Ingredients for sauce to be pureed:
1 box soft silken tofu
1/4 cup almond milk
1/4 cup vegan cream cheese
1/4 cup nutritional yeast
2 teaspoons lemon zest
2 tablespoons lemon juice
1/2 teaspoon mustard powder

Cover cashews with boiling water and set aside for 15 minutes or longer.
Cook quinoa in vegetable broth and filtered water, let rest for a few minutes while preparing the other ingredients.
Drain and divide soaked cashews in half.  Place 1 cup soaked cashews into food processor with other sauce ingredients and process until smooth.
Coarsely chop remaining cup of cashews and fold into other ingredients with the sauce.

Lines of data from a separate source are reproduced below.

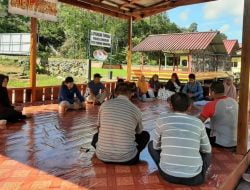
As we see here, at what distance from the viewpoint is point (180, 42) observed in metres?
18.2

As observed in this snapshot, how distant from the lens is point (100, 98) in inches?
337

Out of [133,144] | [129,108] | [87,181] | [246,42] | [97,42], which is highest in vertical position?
[97,42]

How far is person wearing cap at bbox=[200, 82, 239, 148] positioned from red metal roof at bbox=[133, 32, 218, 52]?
13.3m

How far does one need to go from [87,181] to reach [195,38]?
53.9 feet

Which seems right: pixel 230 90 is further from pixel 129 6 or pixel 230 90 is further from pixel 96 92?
pixel 129 6

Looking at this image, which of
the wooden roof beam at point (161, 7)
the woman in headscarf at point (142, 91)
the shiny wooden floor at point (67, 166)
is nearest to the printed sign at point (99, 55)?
the wooden roof beam at point (161, 7)

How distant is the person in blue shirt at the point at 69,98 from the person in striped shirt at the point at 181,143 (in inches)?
178

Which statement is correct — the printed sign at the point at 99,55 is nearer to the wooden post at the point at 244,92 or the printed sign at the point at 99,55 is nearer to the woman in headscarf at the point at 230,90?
the woman in headscarf at the point at 230,90

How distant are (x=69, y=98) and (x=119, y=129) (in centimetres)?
431

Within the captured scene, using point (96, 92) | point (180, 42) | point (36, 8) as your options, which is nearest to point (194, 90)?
point (96, 92)

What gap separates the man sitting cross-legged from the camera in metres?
3.28

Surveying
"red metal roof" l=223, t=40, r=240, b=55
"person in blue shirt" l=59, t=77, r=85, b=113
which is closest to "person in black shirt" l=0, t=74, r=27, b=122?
"person in blue shirt" l=59, t=77, r=85, b=113

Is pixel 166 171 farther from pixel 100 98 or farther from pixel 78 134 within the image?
pixel 100 98

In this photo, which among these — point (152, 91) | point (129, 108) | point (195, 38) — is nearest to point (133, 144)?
point (129, 108)
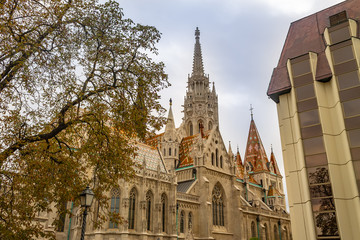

Spread into prepared 9x13 baking dish (oiled lightly and dusted with flaxseed meal) and top with a sprinkling of cheese shreds and flaxseed meal.
Cover with foil and bake 45 minutes at 300 degrees F.

Note to self:  I actually prefer this prior to baking as a cold salad.  I think that making it a couple of hours ahead of serving time would be perfect.